▶ [Task requirements]
Among the entries below, take the line with "After training, the" and the line with "The researchers measured the detection", and output them and every line between them exactly, with nothing else.

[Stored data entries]
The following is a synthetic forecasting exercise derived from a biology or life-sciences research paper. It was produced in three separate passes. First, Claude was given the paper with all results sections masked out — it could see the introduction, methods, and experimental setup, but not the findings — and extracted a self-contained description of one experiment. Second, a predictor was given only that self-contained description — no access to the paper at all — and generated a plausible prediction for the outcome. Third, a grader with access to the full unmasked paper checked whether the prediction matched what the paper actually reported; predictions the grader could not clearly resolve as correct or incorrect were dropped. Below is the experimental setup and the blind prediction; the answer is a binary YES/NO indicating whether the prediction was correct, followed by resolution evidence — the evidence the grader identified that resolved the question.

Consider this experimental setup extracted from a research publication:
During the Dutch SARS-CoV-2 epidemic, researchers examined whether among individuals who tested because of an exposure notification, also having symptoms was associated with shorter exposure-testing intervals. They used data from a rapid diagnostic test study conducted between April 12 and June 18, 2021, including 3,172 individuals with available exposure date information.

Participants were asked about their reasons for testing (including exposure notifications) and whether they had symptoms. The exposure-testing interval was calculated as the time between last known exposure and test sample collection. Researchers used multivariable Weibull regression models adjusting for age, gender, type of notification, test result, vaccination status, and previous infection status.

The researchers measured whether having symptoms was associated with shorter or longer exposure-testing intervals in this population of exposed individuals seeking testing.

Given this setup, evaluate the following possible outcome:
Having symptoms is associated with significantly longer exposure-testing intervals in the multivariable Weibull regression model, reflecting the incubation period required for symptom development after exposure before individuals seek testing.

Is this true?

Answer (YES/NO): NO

* * *

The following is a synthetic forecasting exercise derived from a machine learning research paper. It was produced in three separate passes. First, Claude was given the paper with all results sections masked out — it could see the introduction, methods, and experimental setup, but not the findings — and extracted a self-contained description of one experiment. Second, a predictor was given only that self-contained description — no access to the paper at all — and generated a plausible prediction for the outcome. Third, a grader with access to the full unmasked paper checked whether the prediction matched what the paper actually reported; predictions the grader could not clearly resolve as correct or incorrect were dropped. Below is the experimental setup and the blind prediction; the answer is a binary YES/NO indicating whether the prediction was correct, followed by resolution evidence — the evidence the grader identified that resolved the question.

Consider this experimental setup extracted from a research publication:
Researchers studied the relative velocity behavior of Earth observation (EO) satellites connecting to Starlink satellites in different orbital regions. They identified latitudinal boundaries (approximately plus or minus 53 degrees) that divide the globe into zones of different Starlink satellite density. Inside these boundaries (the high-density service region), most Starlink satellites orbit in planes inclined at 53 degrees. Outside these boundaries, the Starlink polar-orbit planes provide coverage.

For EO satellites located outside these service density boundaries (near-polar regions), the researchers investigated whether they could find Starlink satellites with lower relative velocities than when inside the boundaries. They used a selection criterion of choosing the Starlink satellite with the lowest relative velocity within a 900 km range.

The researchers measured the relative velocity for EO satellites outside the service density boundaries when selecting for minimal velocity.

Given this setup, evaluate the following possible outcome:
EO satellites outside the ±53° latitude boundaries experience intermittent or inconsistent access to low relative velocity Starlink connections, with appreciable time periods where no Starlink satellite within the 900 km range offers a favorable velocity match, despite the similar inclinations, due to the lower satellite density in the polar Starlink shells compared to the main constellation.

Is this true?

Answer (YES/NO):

--

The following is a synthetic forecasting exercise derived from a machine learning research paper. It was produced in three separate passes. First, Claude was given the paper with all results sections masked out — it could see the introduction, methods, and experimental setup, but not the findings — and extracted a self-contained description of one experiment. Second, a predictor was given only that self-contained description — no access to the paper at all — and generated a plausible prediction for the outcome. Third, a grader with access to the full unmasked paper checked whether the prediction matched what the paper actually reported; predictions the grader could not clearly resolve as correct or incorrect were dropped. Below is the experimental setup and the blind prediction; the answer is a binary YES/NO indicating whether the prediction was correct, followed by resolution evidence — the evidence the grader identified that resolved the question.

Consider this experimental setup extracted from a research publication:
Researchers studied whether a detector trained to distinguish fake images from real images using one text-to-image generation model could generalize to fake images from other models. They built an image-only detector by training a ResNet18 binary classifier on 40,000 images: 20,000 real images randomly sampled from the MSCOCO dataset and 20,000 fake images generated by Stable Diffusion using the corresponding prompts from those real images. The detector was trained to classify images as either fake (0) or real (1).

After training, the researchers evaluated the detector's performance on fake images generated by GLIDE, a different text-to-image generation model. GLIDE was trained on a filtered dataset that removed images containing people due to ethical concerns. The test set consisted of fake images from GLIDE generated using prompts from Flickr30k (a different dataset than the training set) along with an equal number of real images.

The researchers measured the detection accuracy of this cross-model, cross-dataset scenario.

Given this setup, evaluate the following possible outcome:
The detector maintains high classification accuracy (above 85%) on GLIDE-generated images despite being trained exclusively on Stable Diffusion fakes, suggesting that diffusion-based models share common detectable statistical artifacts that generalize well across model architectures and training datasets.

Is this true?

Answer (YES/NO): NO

▶ [Result]
After training, the researchers evaluated the detector's performance on fake images generated by GLIDE, a different text-to-image generation model. GLIDE was trained on a filtered dataset that removed images containing people due to ethical concerns. The test set consisted of fake images from GLIDE generated using prompts from Flickr30k (a different dataset than the training set) along with an equal number of real images.

The researchers measured the detection accuracy of this cross-model, cross-dataset scenario.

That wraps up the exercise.